Oh the blessed feel of water, deep in my soul it cleanses me, I lay prone in my bed a child and I splash in my dreams.
A buck came and visited me while I watered the garden this morning, his antlers twisted and broken and he pawed the ground and snorted his language and I wasn’t afraid. He knew a kindred when he saw one.
There was a beautiful bird, all light and freedom at the bath in the garden cool,she was calm as I have ever been, sipping the water and fluffing her feathers, still young and beautiful. A large black crow came and landed on the picket fence and she startled, the water glistening off of her feathers. She looked at me and I smiled and she flew off, as easily as she bathed. I envied her calm.
I am all below the glistening dew of youth, eyes that are reflecting age. I am the snorting, twisted purpose of speech, because the body has weakened and I find no amount of prodding or pushing will move it at times. So I am learning patience, in the calm of the garden visits. I am learning the blessed piece of silence. I am finding words to encourage those with wings to know it’s song. Sing it, blessed sing it, while you can. This time is precious and fleeting. We think it is a struggle now, just wait. How does one know the hour?

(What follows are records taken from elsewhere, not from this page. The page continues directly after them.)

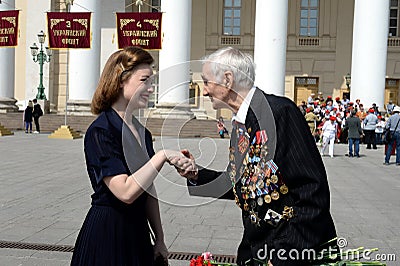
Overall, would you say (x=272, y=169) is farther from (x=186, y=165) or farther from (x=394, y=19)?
(x=394, y=19)

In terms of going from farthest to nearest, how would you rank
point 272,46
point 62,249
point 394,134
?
point 272,46, point 394,134, point 62,249

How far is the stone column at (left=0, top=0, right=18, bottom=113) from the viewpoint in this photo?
94.8 ft

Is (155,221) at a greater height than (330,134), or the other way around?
(155,221)

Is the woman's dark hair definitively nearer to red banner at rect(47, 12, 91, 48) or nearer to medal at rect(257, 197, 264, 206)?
medal at rect(257, 197, 264, 206)

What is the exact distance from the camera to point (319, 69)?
115 feet

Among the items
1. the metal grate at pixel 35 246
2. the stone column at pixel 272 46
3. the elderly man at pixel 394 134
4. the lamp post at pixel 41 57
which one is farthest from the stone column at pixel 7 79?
the metal grate at pixel 35 246

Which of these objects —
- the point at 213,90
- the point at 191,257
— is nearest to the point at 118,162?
the point at 213,90

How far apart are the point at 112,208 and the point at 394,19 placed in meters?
36.3

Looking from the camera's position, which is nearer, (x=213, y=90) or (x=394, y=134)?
(x=213, y=90)

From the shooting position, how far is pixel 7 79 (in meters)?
29.3

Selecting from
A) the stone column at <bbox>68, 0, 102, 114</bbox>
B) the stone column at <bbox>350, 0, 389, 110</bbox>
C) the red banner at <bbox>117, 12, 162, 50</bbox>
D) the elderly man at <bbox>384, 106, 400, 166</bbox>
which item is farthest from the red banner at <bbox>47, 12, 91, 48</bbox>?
the stone column at <bbox>350, 0, 389, 110</bbox>

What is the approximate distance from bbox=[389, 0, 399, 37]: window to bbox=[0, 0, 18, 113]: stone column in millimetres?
23489

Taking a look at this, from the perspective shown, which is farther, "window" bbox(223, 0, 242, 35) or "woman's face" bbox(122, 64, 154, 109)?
"window" bbox(223, 0, 242, 35)

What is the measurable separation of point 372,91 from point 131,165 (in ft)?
83.1
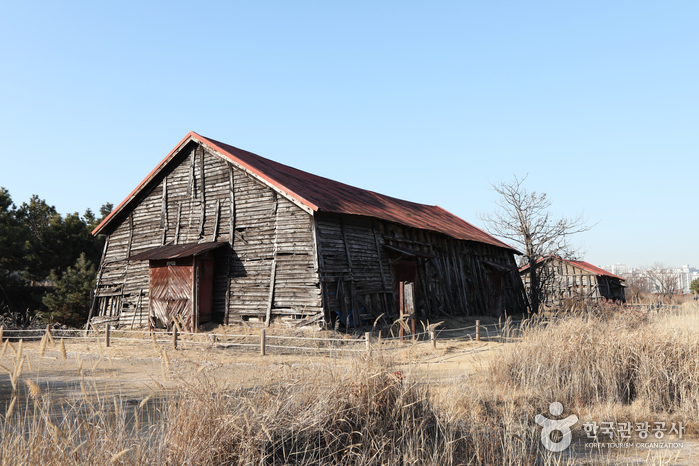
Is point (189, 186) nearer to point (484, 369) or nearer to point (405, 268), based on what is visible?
point (405, 268)

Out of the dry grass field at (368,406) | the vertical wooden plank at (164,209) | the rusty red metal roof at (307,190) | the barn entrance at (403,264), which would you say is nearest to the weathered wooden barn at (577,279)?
the rusty red metal roof at (307,190)

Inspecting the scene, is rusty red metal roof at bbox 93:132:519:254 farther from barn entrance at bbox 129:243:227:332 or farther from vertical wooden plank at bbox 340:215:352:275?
barn entrance at bbox 129:243:227:332

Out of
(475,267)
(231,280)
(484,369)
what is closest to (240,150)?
(231,280)

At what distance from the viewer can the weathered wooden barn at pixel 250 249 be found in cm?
1549

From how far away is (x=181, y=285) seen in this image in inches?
639

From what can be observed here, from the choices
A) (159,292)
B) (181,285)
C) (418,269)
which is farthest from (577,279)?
(159,292)

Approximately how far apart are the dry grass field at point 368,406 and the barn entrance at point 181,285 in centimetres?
685

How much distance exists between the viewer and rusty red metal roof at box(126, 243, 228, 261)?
15.6m

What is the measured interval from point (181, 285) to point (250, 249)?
2.66 meters

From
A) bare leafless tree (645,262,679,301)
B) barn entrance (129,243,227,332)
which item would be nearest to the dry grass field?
barn entrance (129,243,227,332)

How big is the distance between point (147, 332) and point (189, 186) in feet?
18.8

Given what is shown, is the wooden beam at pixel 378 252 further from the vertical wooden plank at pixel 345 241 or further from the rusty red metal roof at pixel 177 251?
the rusty red metal roof at pixel 177 251

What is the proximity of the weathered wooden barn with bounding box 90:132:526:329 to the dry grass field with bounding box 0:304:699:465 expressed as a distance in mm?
6900

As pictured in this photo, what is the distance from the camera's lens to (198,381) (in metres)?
4.00
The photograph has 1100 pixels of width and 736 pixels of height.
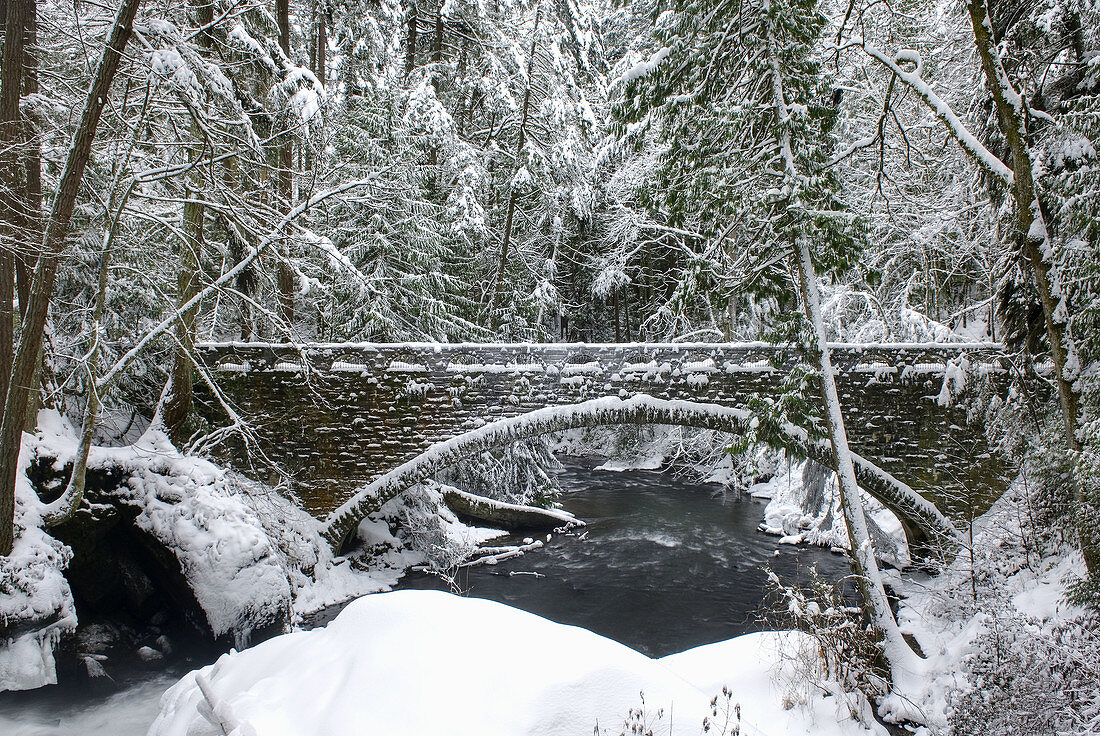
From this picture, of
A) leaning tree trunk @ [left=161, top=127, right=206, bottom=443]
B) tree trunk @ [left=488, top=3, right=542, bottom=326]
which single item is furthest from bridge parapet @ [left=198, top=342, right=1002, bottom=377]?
tree trunk @ [left=488, top=3, right=542, bottom=326]

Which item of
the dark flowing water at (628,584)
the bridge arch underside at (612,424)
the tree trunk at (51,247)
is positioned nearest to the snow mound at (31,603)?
the dark flowing water at (628,584)

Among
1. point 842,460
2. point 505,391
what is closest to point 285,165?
point 505,391

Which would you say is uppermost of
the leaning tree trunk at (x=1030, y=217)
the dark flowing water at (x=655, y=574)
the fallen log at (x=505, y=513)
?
the leaning tree trunk at (x=1030, y=217)

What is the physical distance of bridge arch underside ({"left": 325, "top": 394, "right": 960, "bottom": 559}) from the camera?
340 inches

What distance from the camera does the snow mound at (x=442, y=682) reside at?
2.35m

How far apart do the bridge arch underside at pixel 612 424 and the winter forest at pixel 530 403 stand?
2.2 inches

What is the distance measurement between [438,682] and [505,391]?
21.8 ft

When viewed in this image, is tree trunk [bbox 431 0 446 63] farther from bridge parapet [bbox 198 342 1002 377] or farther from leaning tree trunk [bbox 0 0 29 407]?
leaning tree trunk [bbox 0 0 29 407]

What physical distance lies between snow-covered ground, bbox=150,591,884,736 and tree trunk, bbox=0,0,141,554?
13.7 feet

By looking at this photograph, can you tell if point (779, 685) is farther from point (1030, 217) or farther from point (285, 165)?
point (285, 165)

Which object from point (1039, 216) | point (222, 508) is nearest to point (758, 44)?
point (1039, 216)

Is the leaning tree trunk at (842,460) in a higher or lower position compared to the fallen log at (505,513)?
higher

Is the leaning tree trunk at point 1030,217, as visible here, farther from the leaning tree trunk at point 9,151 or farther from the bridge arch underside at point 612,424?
the leaning tree trunk at point 9,151

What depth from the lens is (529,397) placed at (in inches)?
356
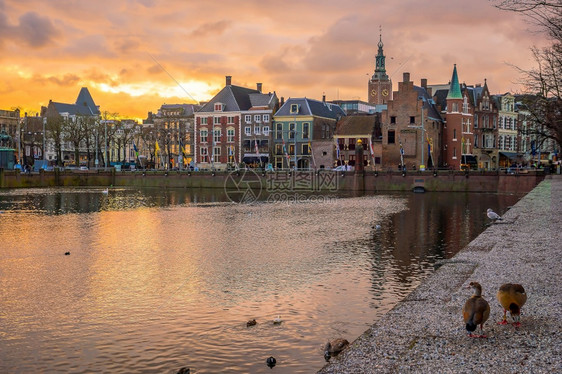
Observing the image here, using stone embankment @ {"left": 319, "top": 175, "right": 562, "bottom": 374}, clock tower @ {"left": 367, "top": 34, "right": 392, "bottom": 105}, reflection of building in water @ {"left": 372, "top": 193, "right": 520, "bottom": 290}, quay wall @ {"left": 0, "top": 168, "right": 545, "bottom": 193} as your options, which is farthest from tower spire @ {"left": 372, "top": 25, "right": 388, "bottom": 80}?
stone embankment @ {"left": 319, "top": 175, "right": 562, "bottom": 374}

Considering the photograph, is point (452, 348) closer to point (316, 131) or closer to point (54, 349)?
point (54, 349)

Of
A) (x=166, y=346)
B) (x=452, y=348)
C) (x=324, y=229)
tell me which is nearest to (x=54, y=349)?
(x=166, y=346)

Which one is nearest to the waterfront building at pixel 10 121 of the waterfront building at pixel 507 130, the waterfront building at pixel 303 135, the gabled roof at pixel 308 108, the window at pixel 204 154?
the window at pixel 204 154

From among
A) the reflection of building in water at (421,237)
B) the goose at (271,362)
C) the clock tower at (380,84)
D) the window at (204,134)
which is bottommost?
the goose at (271,362)

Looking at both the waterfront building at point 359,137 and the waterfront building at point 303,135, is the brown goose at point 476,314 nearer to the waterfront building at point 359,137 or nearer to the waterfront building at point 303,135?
the waterfront building at point 359,137

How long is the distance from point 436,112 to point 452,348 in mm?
93841

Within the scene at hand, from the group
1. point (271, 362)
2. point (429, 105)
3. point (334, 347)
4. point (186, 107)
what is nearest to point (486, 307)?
point (334, 347)

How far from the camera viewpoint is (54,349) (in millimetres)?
14297

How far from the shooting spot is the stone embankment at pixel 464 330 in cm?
973

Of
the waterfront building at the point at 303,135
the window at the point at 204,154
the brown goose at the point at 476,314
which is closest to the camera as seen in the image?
the brown goose at the point at 476,314

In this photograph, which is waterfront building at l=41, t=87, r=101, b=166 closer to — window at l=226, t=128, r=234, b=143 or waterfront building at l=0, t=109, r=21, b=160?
waterfront building at l=0, t=109, r=21, b=160

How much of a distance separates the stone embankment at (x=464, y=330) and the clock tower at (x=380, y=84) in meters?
165

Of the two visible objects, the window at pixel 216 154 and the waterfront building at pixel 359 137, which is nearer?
the waterfront building at pixel 359 137

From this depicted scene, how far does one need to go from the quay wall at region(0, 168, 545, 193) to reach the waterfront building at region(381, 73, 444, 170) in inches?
357
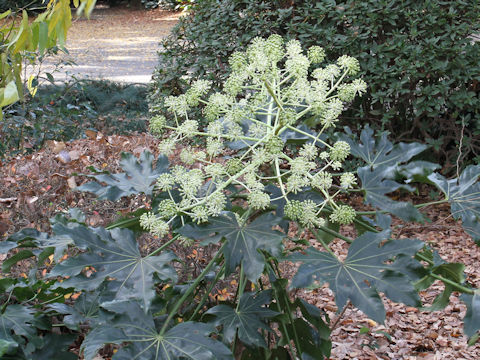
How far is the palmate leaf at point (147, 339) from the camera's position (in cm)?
145

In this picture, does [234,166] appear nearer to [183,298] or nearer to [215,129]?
[215,129]

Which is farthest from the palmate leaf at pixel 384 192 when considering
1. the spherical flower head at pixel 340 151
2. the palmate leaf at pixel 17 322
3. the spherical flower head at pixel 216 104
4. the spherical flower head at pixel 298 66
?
the palmate leaf at pixel 17 322

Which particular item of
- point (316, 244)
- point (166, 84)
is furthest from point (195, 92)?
point (166, 84)

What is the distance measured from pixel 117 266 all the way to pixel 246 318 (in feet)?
1.60

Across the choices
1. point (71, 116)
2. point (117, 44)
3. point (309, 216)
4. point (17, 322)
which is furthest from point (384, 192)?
point (117, 44)

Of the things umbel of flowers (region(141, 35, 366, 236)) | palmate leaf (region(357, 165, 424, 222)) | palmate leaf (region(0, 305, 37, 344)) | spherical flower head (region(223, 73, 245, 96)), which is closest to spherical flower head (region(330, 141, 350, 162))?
umbel of flowers (region(141, 35, 366, 236))

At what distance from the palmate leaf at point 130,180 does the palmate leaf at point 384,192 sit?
0.69 m

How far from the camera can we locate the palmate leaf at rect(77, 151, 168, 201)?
1.82 meters

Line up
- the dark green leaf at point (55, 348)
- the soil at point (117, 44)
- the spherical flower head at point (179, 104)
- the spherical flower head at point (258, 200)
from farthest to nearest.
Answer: the soil at point (117, 44)
the dark green leaf at point (55, 348)
the spherical flower head at point (179, 104)
the spherical flower head at point (258, 200)

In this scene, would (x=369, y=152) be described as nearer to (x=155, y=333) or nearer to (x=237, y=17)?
(x=155, y=333)

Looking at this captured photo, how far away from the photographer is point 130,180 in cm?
186

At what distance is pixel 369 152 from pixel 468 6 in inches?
131

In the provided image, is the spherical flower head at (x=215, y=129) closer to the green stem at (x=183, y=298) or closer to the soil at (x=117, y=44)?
the green stem at (x=183, y=298)

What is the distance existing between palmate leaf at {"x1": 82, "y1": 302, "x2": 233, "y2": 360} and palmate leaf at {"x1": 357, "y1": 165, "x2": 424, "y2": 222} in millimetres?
608
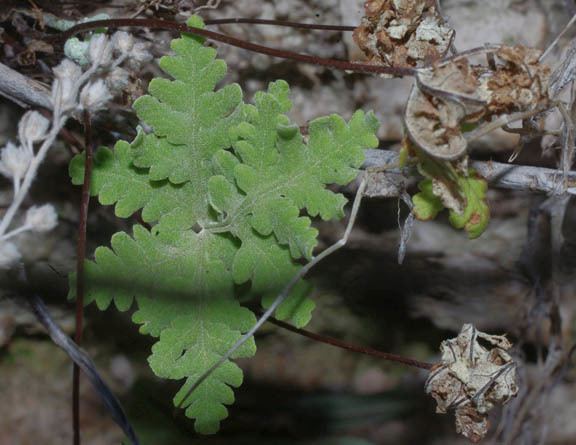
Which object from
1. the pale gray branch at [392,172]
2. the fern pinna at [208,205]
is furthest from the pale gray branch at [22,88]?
the fern pinna at [208,205]

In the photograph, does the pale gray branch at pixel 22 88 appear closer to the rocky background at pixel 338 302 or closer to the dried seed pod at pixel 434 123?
the rocky background at pixel 338 302

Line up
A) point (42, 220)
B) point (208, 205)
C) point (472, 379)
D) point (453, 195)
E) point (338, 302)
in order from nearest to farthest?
1. point (42, 220)
2. point (453, 195)
3. point (472, 379)
4. point (208, 205)
5. point (338, 302)

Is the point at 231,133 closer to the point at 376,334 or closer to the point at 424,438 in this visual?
the point at 376,334

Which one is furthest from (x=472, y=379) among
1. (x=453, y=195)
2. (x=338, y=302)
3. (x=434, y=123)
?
(x=338, y=302)

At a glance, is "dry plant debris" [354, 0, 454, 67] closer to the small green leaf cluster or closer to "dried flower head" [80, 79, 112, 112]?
the small green leaf cluster

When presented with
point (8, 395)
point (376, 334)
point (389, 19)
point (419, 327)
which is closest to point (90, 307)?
point (8, 395)

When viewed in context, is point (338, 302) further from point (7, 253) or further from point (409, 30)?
point (7, 253)
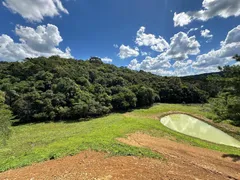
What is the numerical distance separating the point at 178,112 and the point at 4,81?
4337 cm

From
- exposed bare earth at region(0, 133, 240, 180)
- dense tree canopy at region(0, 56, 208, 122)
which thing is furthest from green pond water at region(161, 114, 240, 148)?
dense tree canopy at region(0, 56, 208, 122)

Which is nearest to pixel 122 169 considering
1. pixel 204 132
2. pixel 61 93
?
pixel 204 132

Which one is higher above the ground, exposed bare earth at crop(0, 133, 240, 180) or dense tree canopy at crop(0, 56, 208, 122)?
dense tree canopy at crop(0, 56, 208, 122)

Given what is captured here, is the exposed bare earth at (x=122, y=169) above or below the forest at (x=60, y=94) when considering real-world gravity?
below

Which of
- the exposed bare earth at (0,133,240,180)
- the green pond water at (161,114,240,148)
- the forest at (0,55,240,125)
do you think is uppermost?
the forest at (0,55,240,125)

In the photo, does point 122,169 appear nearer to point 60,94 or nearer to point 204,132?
point 204,132

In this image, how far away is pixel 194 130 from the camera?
27.4 meters

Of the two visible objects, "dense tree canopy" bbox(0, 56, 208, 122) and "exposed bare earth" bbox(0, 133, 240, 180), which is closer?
"exposed bare earth" bbox(0, 133, 240, 180)

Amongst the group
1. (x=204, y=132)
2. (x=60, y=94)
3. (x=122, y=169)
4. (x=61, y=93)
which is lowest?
(x=204, y=132)

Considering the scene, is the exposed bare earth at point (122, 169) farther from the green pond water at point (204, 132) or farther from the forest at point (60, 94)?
the forest at point (60, 94)

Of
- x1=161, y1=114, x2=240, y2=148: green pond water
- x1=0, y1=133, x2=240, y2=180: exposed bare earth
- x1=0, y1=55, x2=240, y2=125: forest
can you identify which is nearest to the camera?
x1=0, y1=133, x2=240, y2=180: exposed bare earth

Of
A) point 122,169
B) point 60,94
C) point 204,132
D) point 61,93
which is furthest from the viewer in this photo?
point 61,93

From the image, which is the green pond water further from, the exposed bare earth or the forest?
the exposed bare earth

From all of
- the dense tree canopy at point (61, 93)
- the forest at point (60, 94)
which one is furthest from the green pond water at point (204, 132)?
the dense tree canopy at point (61, 93)
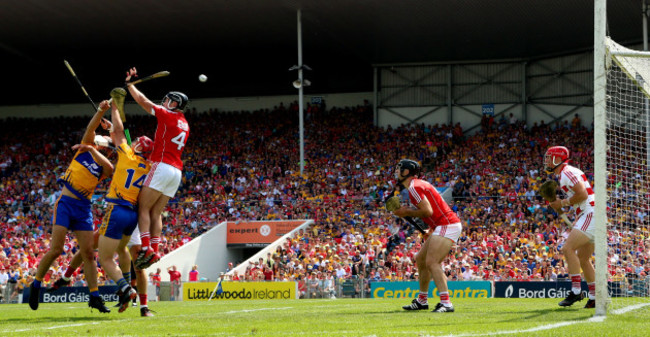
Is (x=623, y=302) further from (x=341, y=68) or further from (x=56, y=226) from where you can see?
(x=341, y=68)

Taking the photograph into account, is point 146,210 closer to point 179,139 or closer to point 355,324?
point 179,139

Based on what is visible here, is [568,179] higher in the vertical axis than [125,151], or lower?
lower

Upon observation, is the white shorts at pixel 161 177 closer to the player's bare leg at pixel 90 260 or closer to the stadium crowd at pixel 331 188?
the player's bare leg at pixel 90 260

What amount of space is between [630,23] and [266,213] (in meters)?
18.9

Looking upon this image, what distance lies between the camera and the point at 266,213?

I am blessed because I have survived. Scarred and broken, burned and tortured, the face I see is a warriors face. It can no longer hide the searing losses of dreams and love. It can no longer appear young, unless it is beneath the brim and behind the shaded windows. I am blessed because I still have words and thoughts and stories to share. I still can look into this garden that I built from rock on a mountain and watch the bee’s and the butterfly and the birds give thanks for my efforts.
Oh the blessed wake up call of gratitude among pain. Oh the blessed knowledge of something akin to grace.